— Start of Provided information —

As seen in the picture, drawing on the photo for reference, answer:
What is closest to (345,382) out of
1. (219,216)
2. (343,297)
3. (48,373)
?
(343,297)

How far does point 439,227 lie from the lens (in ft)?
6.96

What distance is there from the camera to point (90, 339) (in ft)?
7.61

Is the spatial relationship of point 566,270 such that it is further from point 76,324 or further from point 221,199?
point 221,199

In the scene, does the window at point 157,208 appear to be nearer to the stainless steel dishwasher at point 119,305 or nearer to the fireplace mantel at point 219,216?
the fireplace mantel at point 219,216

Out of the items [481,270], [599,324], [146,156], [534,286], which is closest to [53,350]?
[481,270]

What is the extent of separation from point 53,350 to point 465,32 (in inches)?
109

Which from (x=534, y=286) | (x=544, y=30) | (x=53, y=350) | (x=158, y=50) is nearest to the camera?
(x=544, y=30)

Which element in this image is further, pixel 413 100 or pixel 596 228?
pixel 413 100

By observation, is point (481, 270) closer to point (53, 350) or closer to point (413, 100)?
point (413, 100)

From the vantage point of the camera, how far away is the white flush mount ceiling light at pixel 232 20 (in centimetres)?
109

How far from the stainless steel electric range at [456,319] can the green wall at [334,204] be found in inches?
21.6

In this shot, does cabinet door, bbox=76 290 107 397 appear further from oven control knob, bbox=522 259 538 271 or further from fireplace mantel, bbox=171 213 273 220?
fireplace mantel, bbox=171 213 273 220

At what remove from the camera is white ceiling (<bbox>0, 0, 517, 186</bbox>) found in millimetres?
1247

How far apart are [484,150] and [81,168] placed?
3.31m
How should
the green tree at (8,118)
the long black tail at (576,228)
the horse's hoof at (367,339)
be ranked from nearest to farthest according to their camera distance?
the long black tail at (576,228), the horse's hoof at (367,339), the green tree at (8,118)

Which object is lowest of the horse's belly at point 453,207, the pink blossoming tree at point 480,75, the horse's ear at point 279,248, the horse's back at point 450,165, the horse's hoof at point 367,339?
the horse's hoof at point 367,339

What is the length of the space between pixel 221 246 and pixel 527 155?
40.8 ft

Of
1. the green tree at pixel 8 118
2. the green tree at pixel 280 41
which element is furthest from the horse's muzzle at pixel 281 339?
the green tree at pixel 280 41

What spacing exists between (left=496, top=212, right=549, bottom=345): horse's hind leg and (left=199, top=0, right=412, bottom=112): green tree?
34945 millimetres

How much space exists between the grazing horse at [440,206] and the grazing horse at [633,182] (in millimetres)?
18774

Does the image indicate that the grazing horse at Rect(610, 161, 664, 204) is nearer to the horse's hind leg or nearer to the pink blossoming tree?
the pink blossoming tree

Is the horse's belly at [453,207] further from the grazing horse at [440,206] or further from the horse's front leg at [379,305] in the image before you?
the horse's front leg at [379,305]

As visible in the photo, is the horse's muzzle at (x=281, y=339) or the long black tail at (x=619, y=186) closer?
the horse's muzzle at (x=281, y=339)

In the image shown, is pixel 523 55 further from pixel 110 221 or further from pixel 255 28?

— End of Provided information —

### [Short exercise]
Copy out all the records again, swapping every "grazing horse" for "standing horse" and leaving everything else unchanged.

### [Answer for this exercise]
As seen in the picture, drawing on the photo for reference, answer:
What is closest to (345,382) out of
1. (219,216)
2. (343,297)
3. (48,373)
?
(343,297)

How far does point 439,227 lie from the lens (in ft)?
6.96

What distance is there from the camera to point (90, 339) (in ft)?
7.61

Is the spatial relationship of point 566,270 such that it is further from point 76,324 or further from point 221,199?
point 221,199

In the scene, does the window at point 157,208 appear to be nearer to the stainless steel dishwasher at point 119,305 or nearer to the fireplace mantel at point 219,216?
the fireplace mantel at point 219,216

Out of the items [481,270], [599,324], [146,156], [534,286], which is closest to [53,350]?
[481,270]

What is the extent of separation from point 53,350 to point 465,32 (in inches)?
109

Which from (x=534, y=286) | (x=544, y=30) | (x=53, y=350) | (x=158, y=50) is nearest to the camera?
(x=544, y=30)

Which element in this image is further, pixel 413 100 or pixel 596 228?
pixel 413 100

By observation, is point (481, 270) closer to point (53, 350) or closer to point (413, 100)?
point (413, 100)

From the vantage point of the camera, how far away is the white flush mount ceiling light at pixel 232 20 (in centimetres)?
109

How far from the stainless steel electric range at [456,319] can the green wall at [334,204] be found in inches?
21.6

In this shot, does cabinet door, bbox=76 290 107 397 appear further from oven control knob, bbox=522 259 538 271 or further from fireplace mantel, bbox=171 213 273 220?
fireplace mantel, bbox=171 213 273 220

At what remove from the camera is white ceiling (<bbox>0, 0, 517, 186</bbox>) found in millimetres?
1247

How far apart are [484,150] and [81,168] placed?
3.31m
How should
the green tree at (8,118)
the long black tail at (576,228)
the horse's hoof at (367,339)
be ranked from nearest to farthest according to their camera distance?
the long black tail at (576,228), the horse's hoof at (367,339), the green tree at (8,118)

Which object is lowest of the horse's belly at point 453,207, the pink blossoming tree at point 480,75, the horse's ear at point 279,248, the horse's back at point 450,165, the horse's hoof at point 367,339?
the horse's hoof at point 367,339

What is the length of the space between pixel 221 246 and pixel 527 155?
40.8 ft

Of
1. the green tree at pixel 8 118
2. the green tree at pixel 280 41
which element is furthest from the horse's muzzle at pixel 281 339?
the green tree at pixel 280 41

What spacing exists between (left=496, top=212, right=549, bottom=345): horse's hind leg and (left=199, top=0, right=412, bottom=112): green tree?
34945 millimetres

How much space exists between the standing horse at [440,206] and the standing horse at [633,182] (in millimetres)?
18774

Does the image indicate that the standing horse at Rect(610, 161, 664, 204) is nearer to the horse's hind leg or nearer to the pink blossoming tree?
the pink blossoming tree

Is the horse's belly at [453,207] further from the standing horse at [440,206] or further from the horse's front leg at [379,305] in the image before you?
the horse's front leg at [379,305]

As visible in the photo, is the horse's muzzle at (x=281, y=339) or the long black tail at (x=619, y=186) closer?
the horse's muzzle at (x=281, y=339)

In the image shown, is pixel 523 55 further from pixel 110 221 or further from pixel 255 28?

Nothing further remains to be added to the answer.